Migrating applications across platforms

We often require to migrate applications from one platform (OS/hardware) to an other platform - either as part of a portfolio rationalization program or because the current platform is reaching its EOL. For e.g. migrating Java apps from Solaris/SPARC to Linux/IBM Power, etc.
During such migrations, it is essential to have a well documented plan covering all the aspects, so that we do not miss anything. Listed below is a brief set of points that must be included in the brainstorming discussions during the planning phase.
  1. Migration of the Runtime environment: For e.g. miration of the Java runtime from Solaris to Linux. There are many JRE's available on Linux and we need to select the appropriate one.

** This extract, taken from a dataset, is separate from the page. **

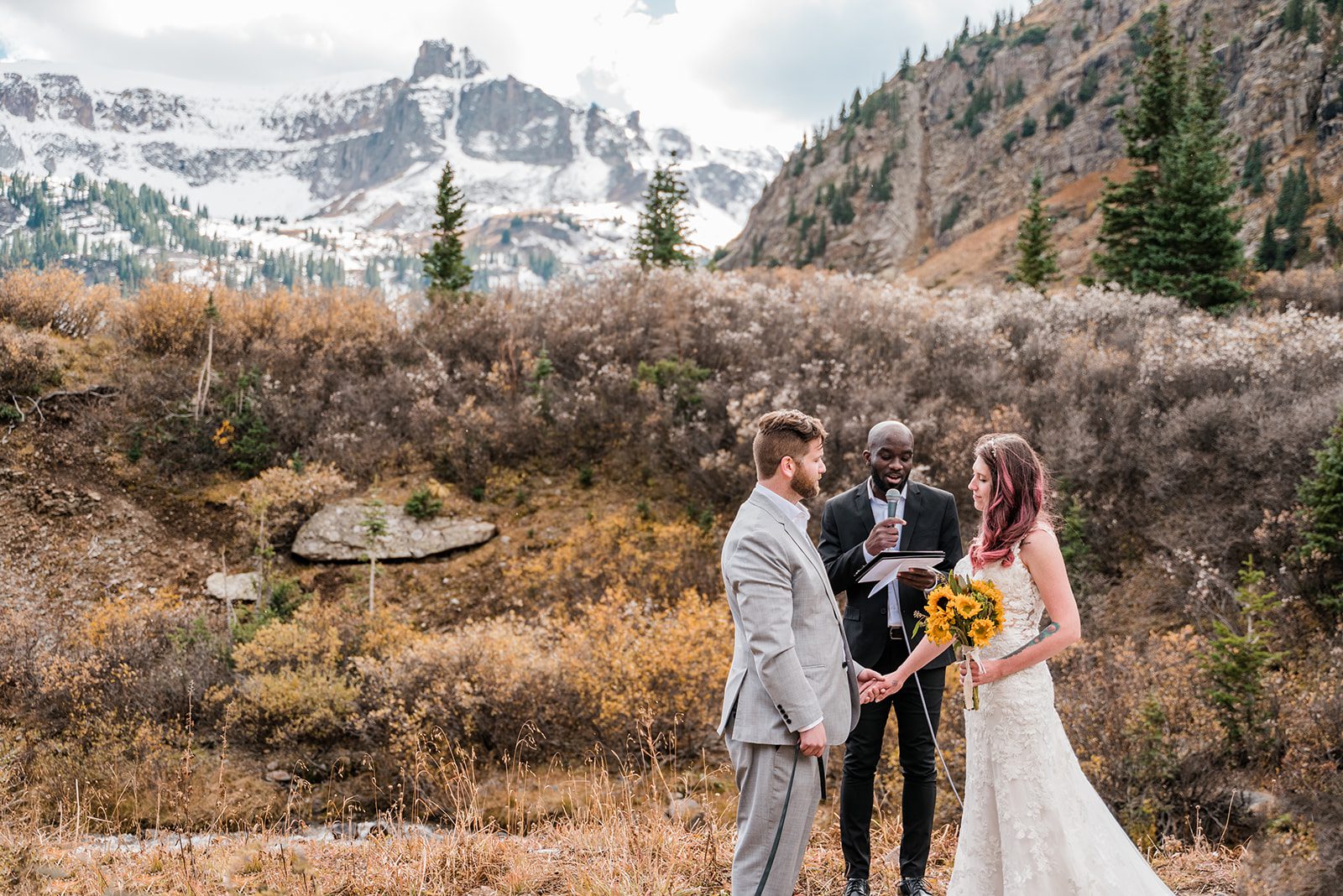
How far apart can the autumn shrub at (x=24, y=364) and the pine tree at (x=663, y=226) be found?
1933 cm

  2. Migration of the Application Infrastructure: The application may require a webserver, application server, a Message queue, etc. These infrastructure components would need to be ported to the target platform or other alternatives selected.
  3. Migration of application code: Does the code need to be recompiled/linked on the target platform? Was the application using any platform specific API for performance?

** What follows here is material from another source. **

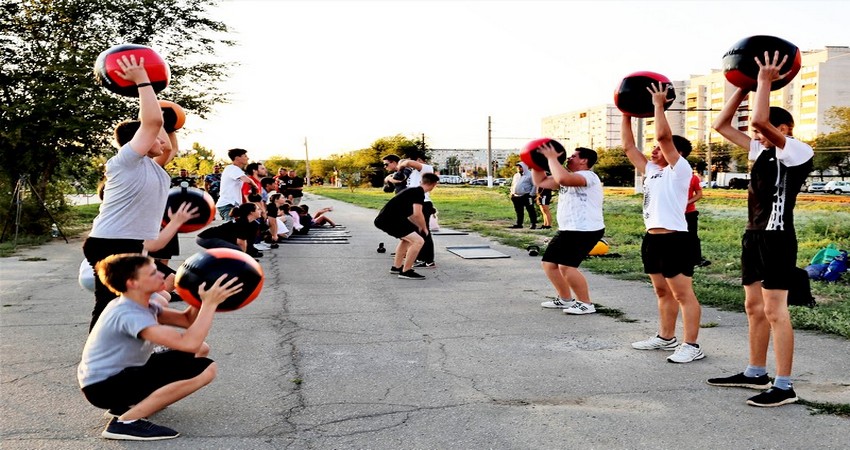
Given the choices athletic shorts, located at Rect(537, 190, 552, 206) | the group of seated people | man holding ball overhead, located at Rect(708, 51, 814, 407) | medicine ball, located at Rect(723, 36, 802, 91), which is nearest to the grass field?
athletic shorts, located at Rect(537, 190, 552, 206)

  4. Migration of application configuration: What configuration needs to change on the target platform? e.g. file paths, endian-ness, max-memory settings, thread pool settings, etc.
  5. Migration of development environment: Would it be required to migrate the development environment? Will the same IDE work? IDE-Runtime integration issues, etc.
  6. Migration of Build and Deployment process: Need to change build scripts - ANT, Maven, Shell scripts, etc.

Also it makes sense to leverage the expertise of the target platform vendor during the migration exercise. For e.g. IBM, HP, SUN, RedHat, Novell, etc. all have guidelines, recommendations and migration kits for migrating from a target platform to their platform.